Ø  Marketing. Too much is made of “marketing” e-learning. The real “marketing” is all of these steps. Sending out emails alone will not do it. You have to make sure that you have answered the question: “why would a busy worker stop what they’re doing to take this course or program?” What’s in it for them? Once you know that, how do you communicate that to them and their managers?

7. Blended learning does not have to cost Millions. You can build your own content.

Another interesting finding. Many companies outsource major e-learning projects – and sometimes spend millions of dollars. One of our research companies spent millions of dollars creating a business simulation which trained financial professionals how to use new accounting principles. In this particular case, the problem was global – and the cost of failure was very high – so it was worth the cost. If you have a very large audience and a very big problem, you can cost-justify a lot of money on content.

(The simple cost equation for blended learning is the tradeoff between development cost and delivery cost. For web-based training, for example, high development costs can be amortized by low delivery costs if the audience is large. For classroom training, lower development costs and higher delivery costs are justified when the audience is small.)
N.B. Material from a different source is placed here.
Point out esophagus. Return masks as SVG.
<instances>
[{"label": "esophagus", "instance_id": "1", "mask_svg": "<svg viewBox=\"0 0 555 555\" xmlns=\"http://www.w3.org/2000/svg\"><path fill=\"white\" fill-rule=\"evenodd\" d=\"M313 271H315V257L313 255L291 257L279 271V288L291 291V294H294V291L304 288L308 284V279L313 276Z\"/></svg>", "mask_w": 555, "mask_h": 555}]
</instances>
However in most cases what we found was the opposite. Companies are now developing web-based content for $100’s per instructor hour (we used to charge $30-70,000 per instructor hour in my prior life!). How do they do this? They often hire a vendor to “teach them” how to build courseware – then they get a small team together (3-4 people) and build the content internally. This appears to be a major trend.

One company developed a major SAP upgrade program which was business critical across more than 10,000 employees for a total development cost of $75,000. This is less than $7.50 per employee for development cost – the cost of lunch in most big cities.
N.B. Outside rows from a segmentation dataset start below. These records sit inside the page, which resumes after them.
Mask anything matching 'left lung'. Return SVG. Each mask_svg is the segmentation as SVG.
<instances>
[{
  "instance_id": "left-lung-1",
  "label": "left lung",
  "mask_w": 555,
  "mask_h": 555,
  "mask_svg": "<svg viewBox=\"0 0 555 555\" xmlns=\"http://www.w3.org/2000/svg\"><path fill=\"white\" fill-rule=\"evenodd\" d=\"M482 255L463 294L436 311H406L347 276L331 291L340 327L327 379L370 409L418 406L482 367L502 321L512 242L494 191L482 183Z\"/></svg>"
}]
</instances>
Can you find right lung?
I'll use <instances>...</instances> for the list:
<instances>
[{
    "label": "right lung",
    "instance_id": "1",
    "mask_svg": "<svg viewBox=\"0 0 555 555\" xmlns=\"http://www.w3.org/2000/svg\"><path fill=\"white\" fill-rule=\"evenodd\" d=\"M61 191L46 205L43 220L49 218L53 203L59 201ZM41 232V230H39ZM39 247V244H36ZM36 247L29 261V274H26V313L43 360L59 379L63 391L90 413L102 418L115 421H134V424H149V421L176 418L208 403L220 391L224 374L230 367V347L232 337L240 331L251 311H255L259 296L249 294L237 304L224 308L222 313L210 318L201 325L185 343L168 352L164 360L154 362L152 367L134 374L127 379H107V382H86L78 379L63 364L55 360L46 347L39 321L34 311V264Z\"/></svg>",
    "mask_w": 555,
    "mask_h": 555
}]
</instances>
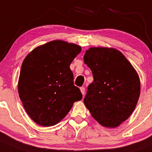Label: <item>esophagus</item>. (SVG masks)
Here are the masks:
<instances>
[{"instance_id": "34e87169", "label": "esophagus", "mask_w": 152, "mask_h": 152, "mask_svg": "<svg viewBox=\"0 0 152 152\" xmlns=\"http://www.w3.org/2000/svg\"><path fill=\"white\" fill-rule=\"evenodd\" d=\"M80 92H81L82 94H83V95H84V93H85V88H84V87H80Z\"/></svg>"}]
</instances>
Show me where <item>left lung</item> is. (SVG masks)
Masks as SVG:
<instances>
[{
	"mask_svg": "<svg viewBox=\"0 0 152 152\" xmlns=\"http://www.w3.org/2000/svg\"><path fill=\"white\" fill-rule=\"evenodd\" d=\"M83 61L93 76L84 105L102 126H119L132 115L140 98L137 72L121 52L112 47H90Z\"/></svg>",
	"mask_w": 152,
	"mask_h": 152,
	"instance_id": "left-lung-1",
	"label": "left lung"
}]
</instances>
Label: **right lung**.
Segmentation results:
<instances>
[{"instance_id": "obj_1", "label": "right lung", "mask_w": 152, "mask_h": 152, "mask_svg": "<svg viewBox=\"0 0 152 152\" xmlns=\"http://www.w3.org/2000/svg\"><path fill=\"white\" fill-rule=\"evenodd\" d=\"M80 51L77 44L56 40L37 47L23 60L18 92L25 110L36 124H57L74 102L82 99L70 69Z\"/></svg>"}]
</instances>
8. Huge Impact is Possible

The most fascinating of all findings from our work was that Blended Learning in fact has huge and measurable business impact. Most of the companies we studied told us that the blended learning programs they built solved problems which were impossible to solve in any other way.
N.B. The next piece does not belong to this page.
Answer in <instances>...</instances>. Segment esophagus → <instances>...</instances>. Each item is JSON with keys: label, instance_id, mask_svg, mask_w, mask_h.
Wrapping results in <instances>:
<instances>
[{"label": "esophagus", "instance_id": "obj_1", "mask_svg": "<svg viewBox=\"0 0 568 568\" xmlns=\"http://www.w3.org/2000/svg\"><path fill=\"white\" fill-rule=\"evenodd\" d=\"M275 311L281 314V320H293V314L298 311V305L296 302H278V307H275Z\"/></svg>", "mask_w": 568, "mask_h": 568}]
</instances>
The biggest business benefits of blended learning which we found are:

·  Scale: You can roll out a new initiative or program to global audiences and reach more people than ever possible before. This is the promise of e-learning and it is true.

·  Speed: If you need to train people within months, you can reach thousands of people simultaneously. Although there is a fixed time to develop content, the time to deploy is fast. If the business problem is NOW and the content will become stale, blended learning is the answer.

·  Throughput: If your training problem is bottlenecked (one telecommunications company had such a backlog of training that technicians were driving around in trucks drinking coffee for weeks waiting for new-hire training slots), you can eliminate that bottleneck and improve training throughput by orders of magnitude.

·  Complexity: many training challenges are just too complex for a single web-based course or PowerPoint based webinars. If the material is complex and your business need demands that people internalize and change their behavior, using multiple media will get much higher completion and results.

·  Cost: I believe that many companies have found that e-learning may not really save as much money as they thought. By the time you buy and LMS, implement the LMS, buy tools, buy a content catalog, and start building lots of web-based courses – you may find that the total cost has just shifted – from instructors to infrastructure and web development. By using the blended approach you can avoid this explosion. One of our research companies starts with job aids first, and then moves up the scale to more expensive media only if the problem demands it. By thinking about every problem as a “blending” challenge, you can select the lowest cost media which solves the problem.

Bottom line: Blended Learning is here to say. I believe it is the natural evolution of e-learning – understanding the business problem and selecting the right “portfolio” of technologies and processes to drive impact. As companies focus on understanding the processes of blending media, they will find that e-learning is more powerful than they ever though.